Arusha: Séance de clôture bâclée, chahutée, les journalistes chassés, pathétique fin des pourparlers à Arusha.

Ce matin, les journalistes nous convergeons vers l’hôtel Ngurdoto pour couvrir la dernière séance du 4ème round des pourparlers d’Arusha, en Tanzanie.

Interdit d’accès à la salle, nous patientons dehors dans l’espoir d’ intercepter les participants au sortir de la séance et recueillir leurs réactions.

La première personne à sortir de la salle est le facilitateur lui-même. Très vite, il monte dans une grosse jeep aux vitres teintées, entourées de ses gardes du corps. Exit donc Mkapa.

Les protagonistes sortent de la salle. Ils sont affables, prêts à réagir devant les micros des reporters présents. Mais soudain, des policiers en t civils nous accostent, calmes, froids, déterminés. « Cette séance est privée, vous êtes interdits d’accès. La facilitation nous a dit que vous devez partir. »

Les journalistes nous résistons. Nous voulons recueillir les réactions, c’est notre travail, c’est pourquoi nous sommes là.

L’ombudsman burundais, le représentant du gouvernement, les politiques présents veulent s’exprimer.

Les policiers tanzaniens sont intraitables. « Respectez la loi, nous avons l’ ordre de ne pas vous permettre de leur parler. »

Les journalistes, nous insistons. Le ton monte : « Partez maintenant. Sortez d’ici! » Les Tanzaniens ne rigolent pas. Le temps de rassembler le matériel et nous vidons les lieux en catastrophe .

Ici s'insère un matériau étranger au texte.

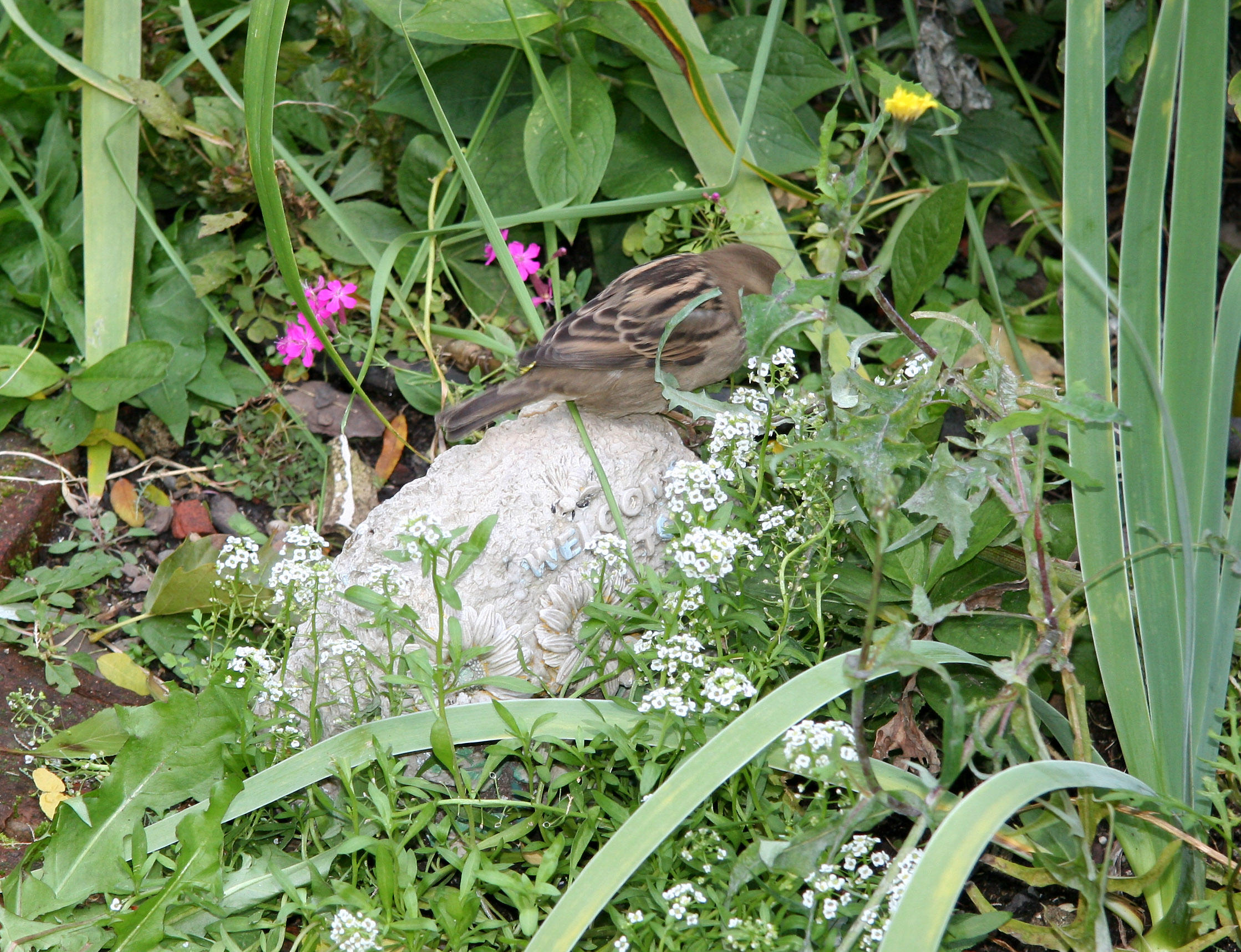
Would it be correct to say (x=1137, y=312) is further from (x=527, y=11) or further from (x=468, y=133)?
(x=468, y=133)

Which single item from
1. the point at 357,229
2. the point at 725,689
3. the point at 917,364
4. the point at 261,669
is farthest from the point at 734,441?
the point at 357,229

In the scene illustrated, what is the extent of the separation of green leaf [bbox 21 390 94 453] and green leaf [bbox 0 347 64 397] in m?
0.07

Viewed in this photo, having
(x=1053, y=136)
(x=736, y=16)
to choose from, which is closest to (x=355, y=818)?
(x=736, y=16)

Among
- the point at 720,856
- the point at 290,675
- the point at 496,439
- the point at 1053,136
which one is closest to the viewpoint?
the point at 720,856

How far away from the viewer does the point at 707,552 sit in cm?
197

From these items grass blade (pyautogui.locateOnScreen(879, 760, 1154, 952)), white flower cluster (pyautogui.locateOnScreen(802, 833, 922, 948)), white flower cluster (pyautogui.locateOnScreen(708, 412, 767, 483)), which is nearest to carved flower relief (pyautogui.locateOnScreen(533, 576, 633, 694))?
white flower cluster (pyautogui.locateOnScreen(708, 412, 767, 483))

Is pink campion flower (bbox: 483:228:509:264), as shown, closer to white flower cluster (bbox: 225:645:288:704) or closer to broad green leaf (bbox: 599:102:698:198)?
broad green leaf (bbox: 599:102:698:198)

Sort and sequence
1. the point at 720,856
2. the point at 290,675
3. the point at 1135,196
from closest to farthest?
the point at 720,856
the point at 1135,196
the point at 290,675

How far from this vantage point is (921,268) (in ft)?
9.68

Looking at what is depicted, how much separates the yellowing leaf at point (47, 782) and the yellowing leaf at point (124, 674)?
0.32m

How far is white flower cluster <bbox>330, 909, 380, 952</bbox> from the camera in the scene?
1.73m

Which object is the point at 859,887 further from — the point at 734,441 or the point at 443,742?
the point at 734,441

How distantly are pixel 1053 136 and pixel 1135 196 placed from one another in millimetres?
1730

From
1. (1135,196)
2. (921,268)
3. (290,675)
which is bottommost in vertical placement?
(290,675)
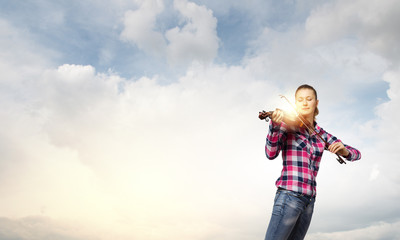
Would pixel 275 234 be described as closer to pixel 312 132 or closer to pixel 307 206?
pixel 307 206

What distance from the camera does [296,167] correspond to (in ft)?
16.2

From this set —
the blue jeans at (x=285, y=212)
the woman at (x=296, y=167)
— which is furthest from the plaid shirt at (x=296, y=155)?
the blue jeans at (x=285, y=212)

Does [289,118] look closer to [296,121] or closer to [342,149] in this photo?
[296,121]

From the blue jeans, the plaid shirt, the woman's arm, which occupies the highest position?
the woman's arm

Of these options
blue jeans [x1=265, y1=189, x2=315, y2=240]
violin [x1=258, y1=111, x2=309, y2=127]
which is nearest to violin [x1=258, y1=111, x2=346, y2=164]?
violin [x1=258, y1=111, x2=309, y2=127]

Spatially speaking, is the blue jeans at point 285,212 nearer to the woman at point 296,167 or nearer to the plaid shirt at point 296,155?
the woman at point 296,167

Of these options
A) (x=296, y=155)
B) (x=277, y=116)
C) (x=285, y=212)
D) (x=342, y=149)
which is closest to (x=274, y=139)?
(x=277, y=116)

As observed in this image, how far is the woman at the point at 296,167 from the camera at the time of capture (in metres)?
4.68

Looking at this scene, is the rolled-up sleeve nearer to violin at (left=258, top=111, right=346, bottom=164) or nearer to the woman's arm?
violin at (left=258, top=111, right=346, bottom=164)

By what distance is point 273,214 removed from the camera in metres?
4.74

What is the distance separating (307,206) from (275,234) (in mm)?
686

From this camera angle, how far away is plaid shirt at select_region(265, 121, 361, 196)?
4.82m

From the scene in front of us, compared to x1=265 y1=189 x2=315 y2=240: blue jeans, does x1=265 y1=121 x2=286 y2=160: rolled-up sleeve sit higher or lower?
higher

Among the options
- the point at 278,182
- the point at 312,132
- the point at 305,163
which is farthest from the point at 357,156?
the point at 278,182
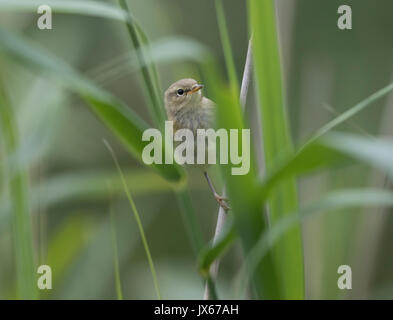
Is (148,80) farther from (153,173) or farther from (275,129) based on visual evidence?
(153,173)

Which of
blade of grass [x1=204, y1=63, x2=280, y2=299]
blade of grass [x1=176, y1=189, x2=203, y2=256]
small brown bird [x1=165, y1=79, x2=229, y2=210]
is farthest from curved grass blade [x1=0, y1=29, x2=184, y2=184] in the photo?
small brown bird [x1=165, y1=79, x2=229, y2=210]

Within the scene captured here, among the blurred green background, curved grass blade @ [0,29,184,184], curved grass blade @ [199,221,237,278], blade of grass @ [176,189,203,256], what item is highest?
the blurred green background

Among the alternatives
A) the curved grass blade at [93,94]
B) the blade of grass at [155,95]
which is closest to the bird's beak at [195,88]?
the blade of grass at [155,95]

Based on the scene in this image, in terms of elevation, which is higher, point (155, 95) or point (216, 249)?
point (155, 95)

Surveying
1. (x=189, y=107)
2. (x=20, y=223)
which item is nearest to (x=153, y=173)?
(x=189, y=107)

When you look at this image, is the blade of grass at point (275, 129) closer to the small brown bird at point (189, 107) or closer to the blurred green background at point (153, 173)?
the blurred green background at point (153, 173)

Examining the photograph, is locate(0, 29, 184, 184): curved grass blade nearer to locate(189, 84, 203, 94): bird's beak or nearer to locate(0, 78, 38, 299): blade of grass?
locate(0, 78, 38, 299): blade of grass

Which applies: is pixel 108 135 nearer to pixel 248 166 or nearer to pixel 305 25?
pixel 305 25
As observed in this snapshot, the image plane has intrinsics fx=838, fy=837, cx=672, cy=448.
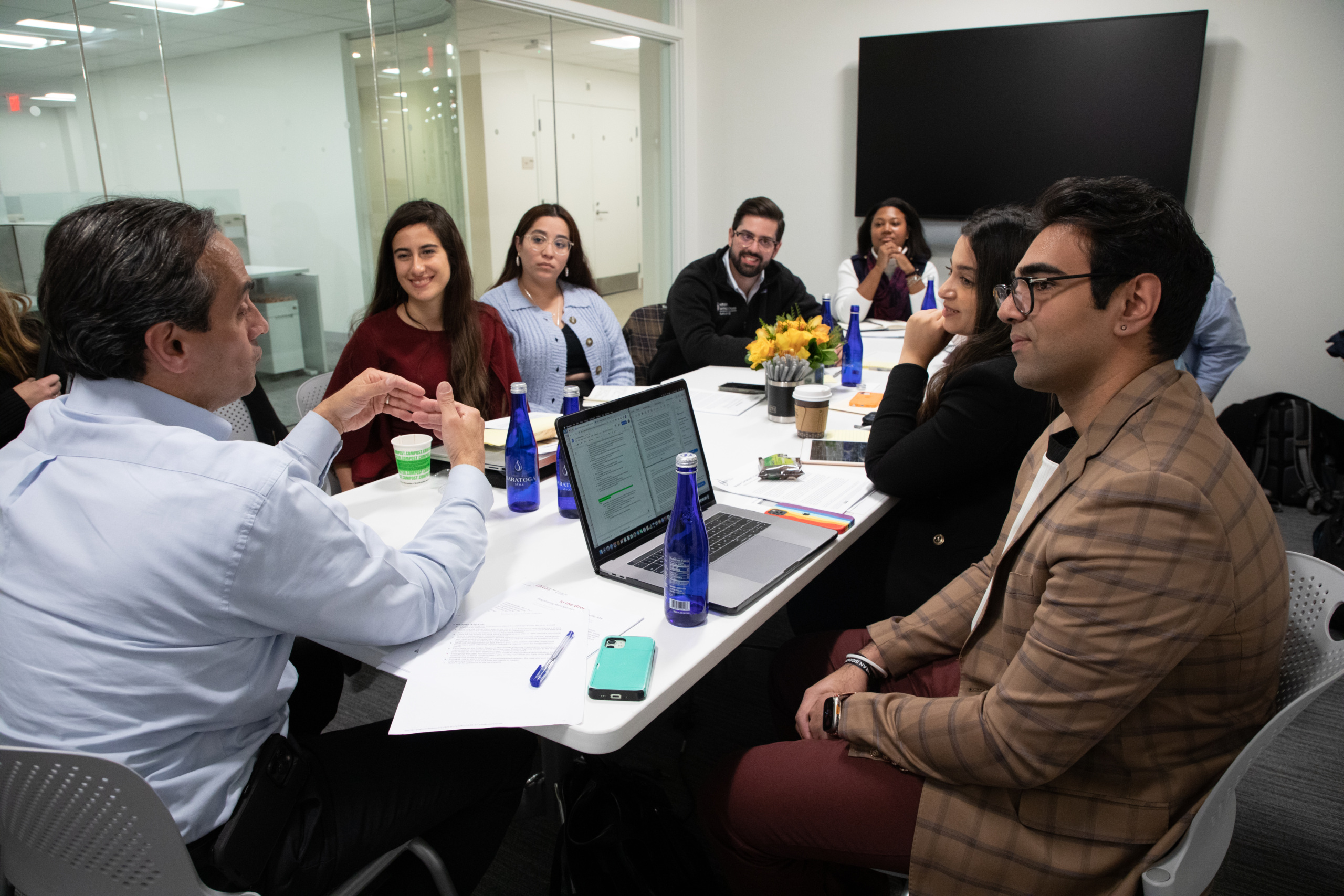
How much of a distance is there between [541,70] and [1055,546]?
5079 mm

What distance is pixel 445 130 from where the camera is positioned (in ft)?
15.4

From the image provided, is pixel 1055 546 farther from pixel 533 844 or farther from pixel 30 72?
pixel 30 72

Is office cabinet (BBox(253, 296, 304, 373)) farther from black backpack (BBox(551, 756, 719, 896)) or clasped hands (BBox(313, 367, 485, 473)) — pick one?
black backpack (BBox(551, 756, 719, 896))

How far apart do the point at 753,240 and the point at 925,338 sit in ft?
6.20

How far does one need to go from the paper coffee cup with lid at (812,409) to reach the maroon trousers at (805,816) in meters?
1.18

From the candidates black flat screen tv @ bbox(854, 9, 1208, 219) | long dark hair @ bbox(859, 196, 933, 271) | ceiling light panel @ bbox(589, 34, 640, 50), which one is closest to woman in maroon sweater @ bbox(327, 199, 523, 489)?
long dark hair @ bbox(859, 196, 933, 271)

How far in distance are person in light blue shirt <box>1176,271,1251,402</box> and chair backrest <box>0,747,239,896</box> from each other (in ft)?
12.5

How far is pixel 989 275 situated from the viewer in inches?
76.4

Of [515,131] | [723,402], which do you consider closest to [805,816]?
[723,402]

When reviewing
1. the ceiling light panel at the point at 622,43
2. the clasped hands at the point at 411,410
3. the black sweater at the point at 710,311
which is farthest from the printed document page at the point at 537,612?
the ceiling light panel at the point at 622,43

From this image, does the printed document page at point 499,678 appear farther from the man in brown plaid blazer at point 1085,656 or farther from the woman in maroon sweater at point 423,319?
the woman in maroon sweater at point 423,319

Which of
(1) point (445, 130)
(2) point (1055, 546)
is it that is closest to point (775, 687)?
(2) point (1055, 546)

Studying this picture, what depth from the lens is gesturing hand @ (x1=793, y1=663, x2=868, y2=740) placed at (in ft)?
4.57

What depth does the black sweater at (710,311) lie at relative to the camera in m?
3.75
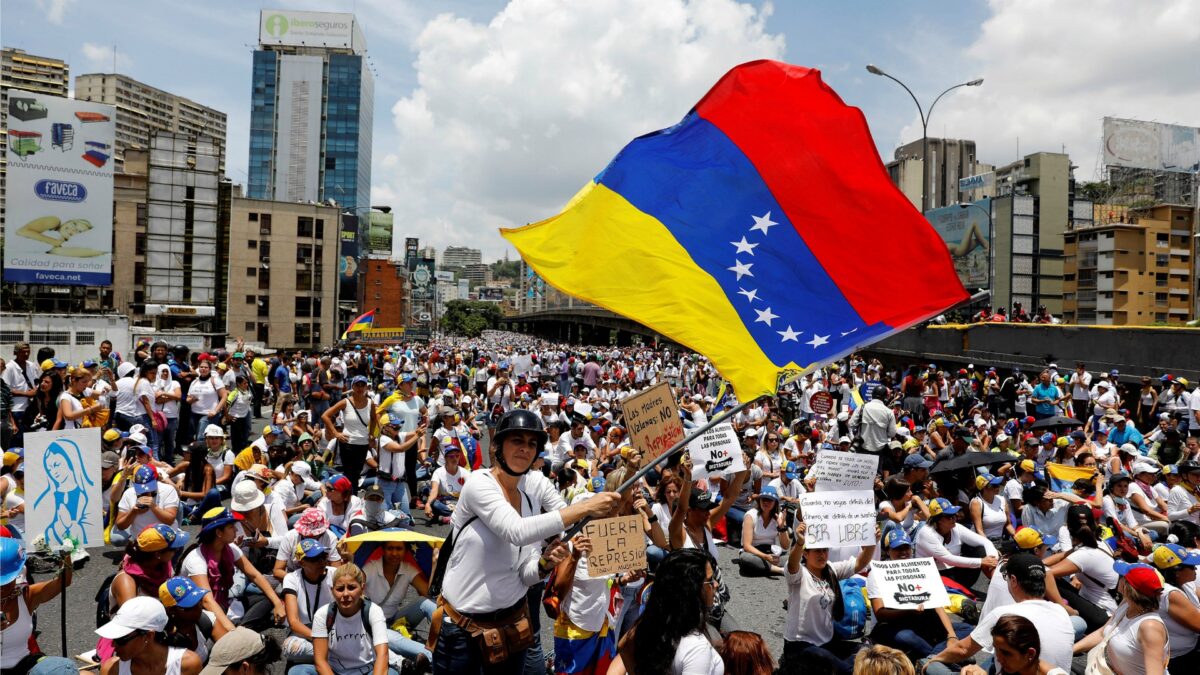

Un collègue cameraman est resté un peu derrière les autres pour remballer ses affaires . Nous entendons un policier dire à son camarade : « Va chercher celui qui est resté et s’il tergiverse, on l’embarque. »

Par chance, le cameraman arrive à nous rattraper et nous partons en courant. Après quelques mètres, deux voitures s’arrêtent. Les conducteurs se proposent de nous prendre en stop. Nous reconnaissons les policiers. On a compris qu’ils veulent vraiment nous voir partir. Nous montons dans le véhicule. Sans un mot.Nous regagnons nos hôtels respectifs. C’est la fin.

Plus tard, nous apprendrons que la fin des pourparlers, selon les propres mots d’un participant, a été un véritable « cirque. »

La veille, Benjamin Mkapa avait indiqué que les représentants de chaque groupe auraient 5 minutes pour émettre des observations sur le document leur soumis. Il a trouvé une salle agitée, certains voulant prendre la parole sans être représentants des 4 groupes constitués durant la session. Une cacophonie sans pareille s’était installée. C’était « honteux » a raconté un autre participant. Finalement, Benjamin Mkapa a décidé de couper court à tout ça. La suite on la connaît.